• [Goal of the exercise]: Report each line below that contains the word "large", copying every such line in full. Match case exactly.

• [Raw data]:
•••••

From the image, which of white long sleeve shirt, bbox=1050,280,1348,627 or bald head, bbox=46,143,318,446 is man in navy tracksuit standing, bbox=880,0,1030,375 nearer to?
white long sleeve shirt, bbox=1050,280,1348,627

•••••

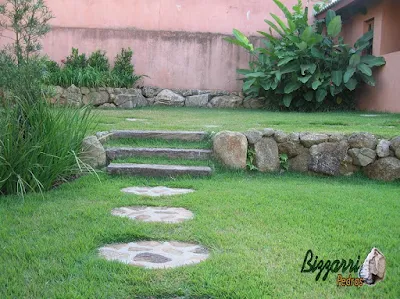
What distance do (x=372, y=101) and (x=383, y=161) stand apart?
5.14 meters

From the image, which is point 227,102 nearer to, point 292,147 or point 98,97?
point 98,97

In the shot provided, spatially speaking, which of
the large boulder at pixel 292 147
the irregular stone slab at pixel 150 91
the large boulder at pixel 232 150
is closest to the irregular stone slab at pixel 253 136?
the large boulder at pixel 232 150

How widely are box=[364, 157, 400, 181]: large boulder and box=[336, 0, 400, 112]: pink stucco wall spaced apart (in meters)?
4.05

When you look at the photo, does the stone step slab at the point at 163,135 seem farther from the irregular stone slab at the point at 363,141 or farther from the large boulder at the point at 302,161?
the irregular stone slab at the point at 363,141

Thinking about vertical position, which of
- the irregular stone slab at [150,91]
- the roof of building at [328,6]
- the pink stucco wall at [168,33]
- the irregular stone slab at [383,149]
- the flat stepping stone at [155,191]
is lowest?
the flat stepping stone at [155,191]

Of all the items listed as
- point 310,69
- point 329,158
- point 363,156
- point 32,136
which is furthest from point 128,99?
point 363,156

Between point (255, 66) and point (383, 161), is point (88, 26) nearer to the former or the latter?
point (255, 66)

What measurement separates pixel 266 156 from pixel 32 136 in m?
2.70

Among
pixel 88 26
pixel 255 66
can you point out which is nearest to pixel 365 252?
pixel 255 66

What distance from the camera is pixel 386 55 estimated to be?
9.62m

•••••

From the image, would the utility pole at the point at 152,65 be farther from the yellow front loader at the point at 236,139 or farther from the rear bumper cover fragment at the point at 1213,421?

•••••

• [Result]:
the large boulder at pixel 292 147
the large boulder at pixel 232 150
the large boulder at pixel 232 150
How widely are box=[364, 157, 400, 181]: large boulder and box=[336, 0, 400, 112]: pink stucco wall spaced apart (in meters)?
When you look at the photo, does the stone step slab at the point at 163,135 seem farther from the irregular stone slab at the point at 363,141 or farther from the large boulder at the point at 302,161?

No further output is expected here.